5 Keys to leading in disruption & uncertainty - Prioritise


It was December 2004. I had been asked by a local education authority to temporarily lead a school whose headteacher had left quickly and I had been asked to ‘maintain progress’. I had gone into the school before my official start and I started looking at paperwork. I sat there in the office with the paperwork laid out before me. I sat back in my chair and placed my head in my hands. ‘Where do I start?’ Everything needed doing.

In moments like these, in times of uncertainty, you can’t do it all. You have to prioritise and let everyone know what the focus will be.

This is the fourth of our blog series on 5 keys for leading in disruption and uncertainty. How to lead at a time when the organisation has not been in this place before requires these 5 things

· Visibility

· Authenticity

· Storyteller

· Prioritise

· Non-binary problem solving

Last week we looked at being a storyteller. This week, we examine the power of prioritising.

Get clear

‘Be clear and get others clear’. It is a key mantra for a leader. You need to know what you want before you can let others know. So, in a time of uncertainty you need to know and so do your people, what is the priority?

If things are hard on the organisation, what is your priority?

· Keep customers happy?

· Keep staff engaged?

· Reduce wastage?

There is no right or wrong answer, it depends on your current situation. You just need to know.

How do you decide on the priorities? Well it comes down to

· What are the foundations that your organisation needs to thrive?

· What will have the biggest impact?

· What is the priority at this time?

So, at the moment, during a pandemic, it may well come down to areas like

· Communication for clarity and to keep staff on board

· Quality of product/service to maintain customers

· Safe practice to keep people harm free

Chris McChesney in his book 4 Disciplines of Execution, highlights how having too many important goals waters down effectiveness. Their research showed that if you have 2-3 goals and you get 2-3 done well. Have 4-10 and you may get 1-2 done well. Have 11-20 and you get none done well.

Everything will be important, but in reality, people will only remember a maximum of 3 things. As people will be operating under stress, cortisol will affect their cognitive memory part of their brain, so it’s best to keep it to one or two things. If you can keep them short and snappy and memorable. It may sound cheesy, but alliteration, rhyme or rhythm helps people remember.
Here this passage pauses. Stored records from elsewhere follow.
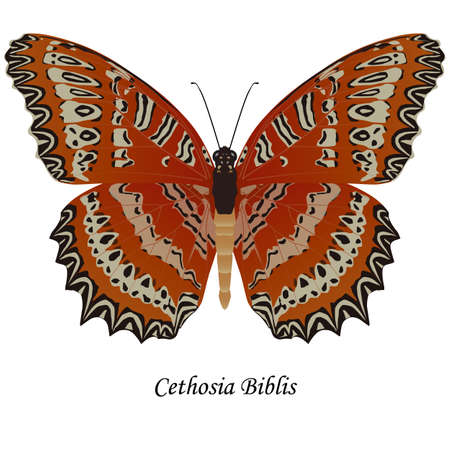 Illustration of India, Indonesia butterfly of the Nymphalidae family - Cethosia biblis. Element for design. ClipArt. The element of training patterns, biological descriptions, etc. Imagens - 80641056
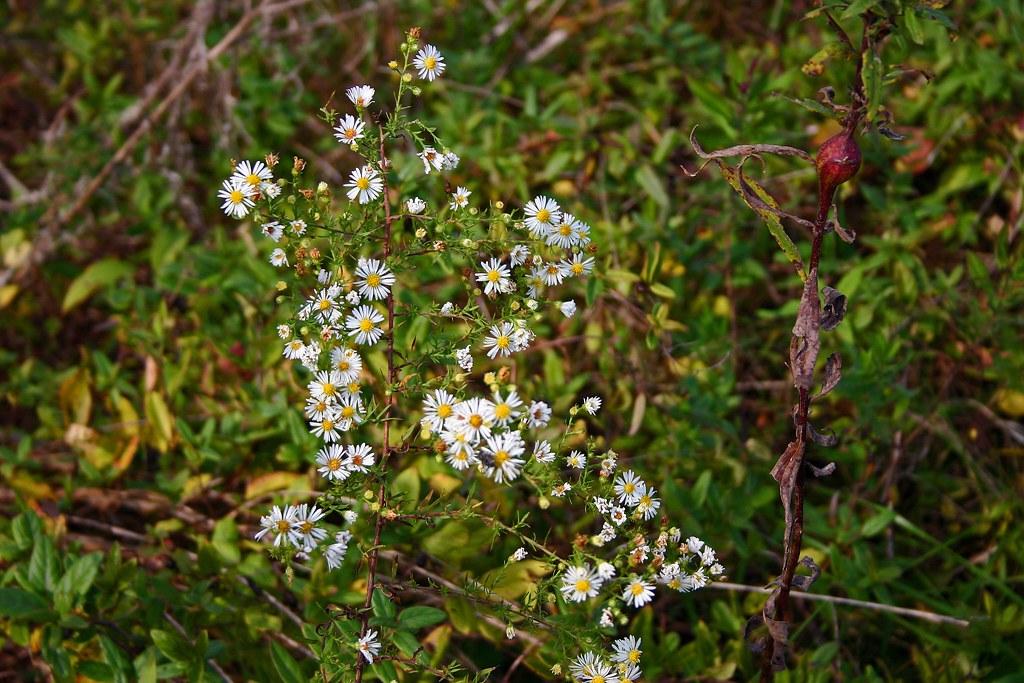 Weeds With White Flowers Ii Jason Presser Flickr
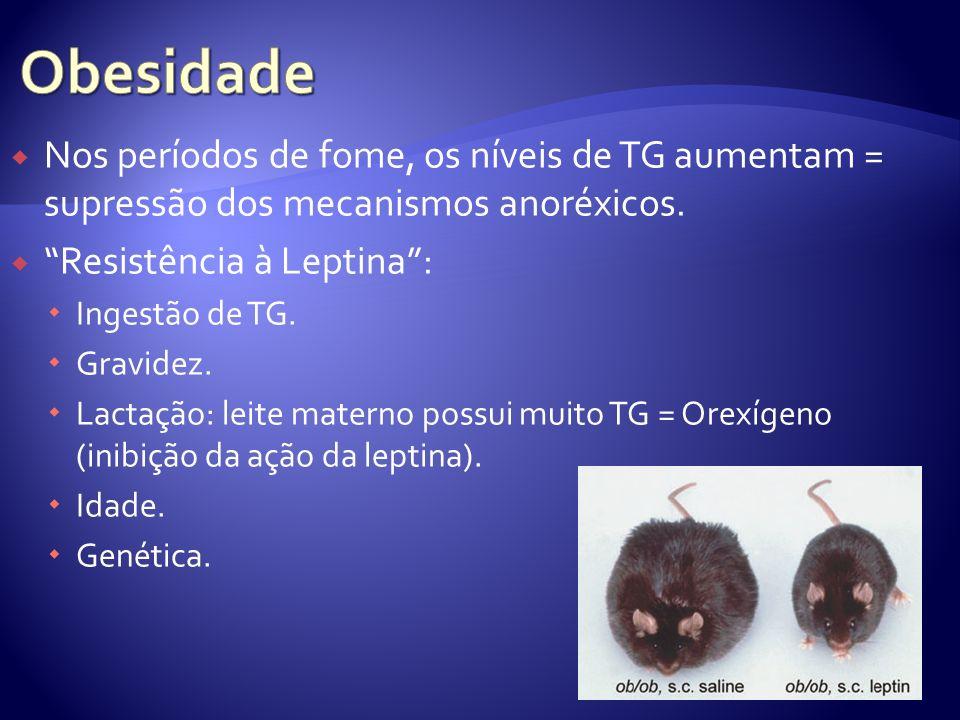 Obesidade Nos períodos de fome, os níveis de TG aumentam = supressão dos mecanismos anoréxicos. Resistência à Leptina :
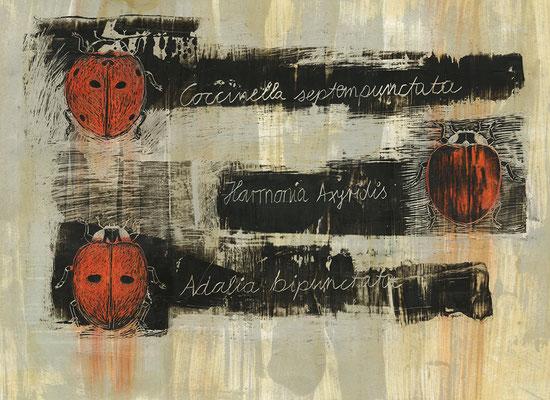 cocinella, 2018, 70 x 45 cm, Bienenwachs auf Papier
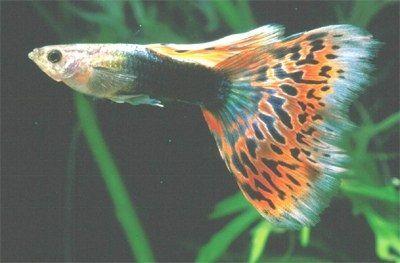 Gambar Ikan Guppy Mosaic - Tuxedo Red Mosaic
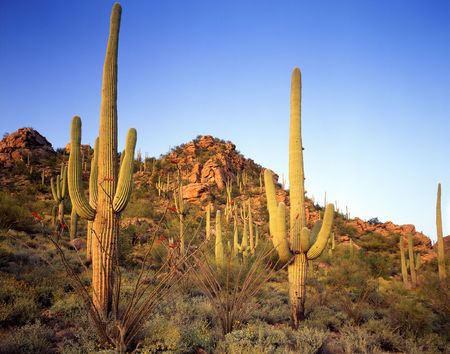 A hillside of saguaro cacti, growing in the Saguaro Cactus National Monument, located in Tucson, Arizona. Stock Photo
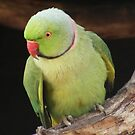 Indian Ringneck / Rose-Ringed Parakeet by Esther&#x27;s Art and Photography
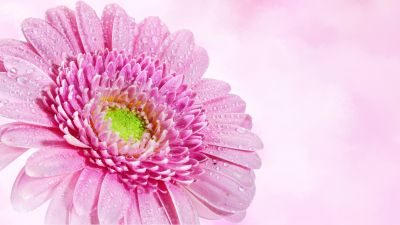 Gerbera Daisy, Pink flower, Water drops, Dew Drops, Closeup, Macro, Pink background, Blossom, Bloom, Spring, 5K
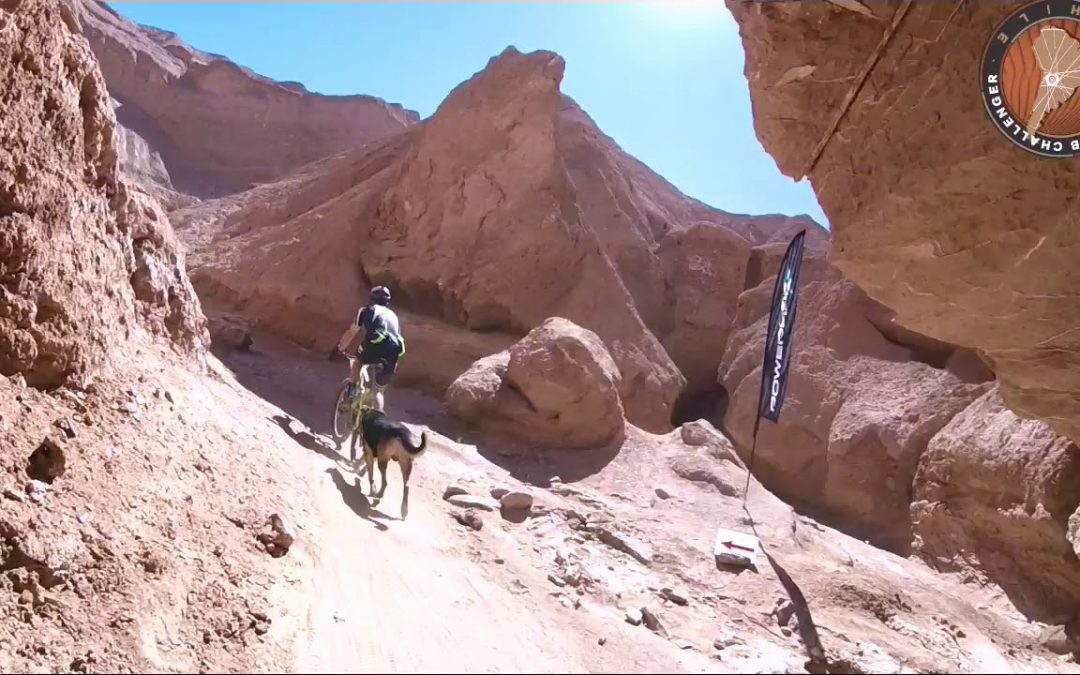 Atacama challenger 2019 I
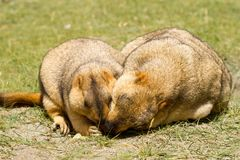 Couple of funny marmots on the green grass royalty free stock photo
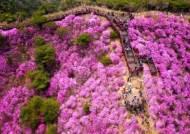 분홍빛 꽃 세상 '고려산 진달래 축제'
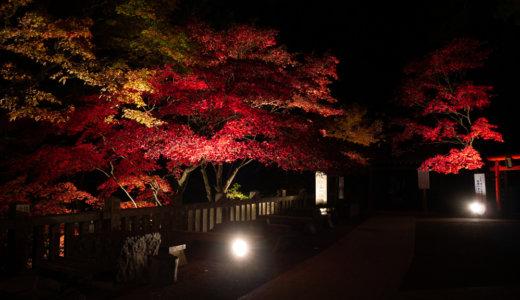 丹沢大山:ケーブルカーを使わないで登って帰りに紅葉ライトアップを見る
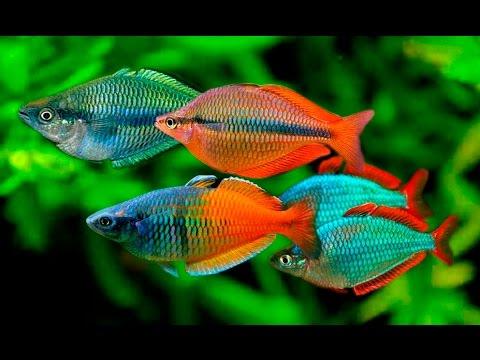 Топ 10 самых красивых морской аквариум рыб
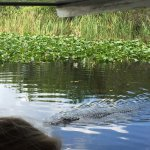 Photo de Everglades Holiday Park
For example, a sales company may have “our focus is ‘communication and care’. I want every customer to have clear communication and know they are cared for.”

A cleaning company, may have, ‘Safe for me, safe for them’. If we leave this safe for me, then it will be safe for a customer.

I know of one local company who informed their cleaners about the importance of the cleaning to maintain customers and safety. They used the phrase, ‘we are bringers of joy’, to help them understand a clean site, created safety and brought joy to the customer’s experience. You are no longer a cleaner, but a ‘bringer of joy’. The cleaners chuckled at it, but remembered it.

List & authority

How do you go about it? Well, start by making a list of the things that are needed. You can tell your team. These are the 10 things that will need to be done, but for now our current priority is these 1, 2 or 3.

The next stage is to make clear to them, what good practice looks like in these areas.

The final part, and the most empowering, is to give your team authority to make decisions in those areas, now they are clear about the standard you are after. This gives the organisation responsiveness in these 3 areas. For example, if you want them to have care, and a customer is upset about something, you give them authority to make decisions about refunds or bonus items/service that the staff member can respond with without coming to you each time. As a leader, then share the best examples of when staff follow the priority well. If it goes wrong, privately review it with them so they know the better way for next time.

A number of people I have spoken to at this time, talk about how they are unsure what the priority or focus is for their organisation at this time. The best leaders, get clear and get others clear.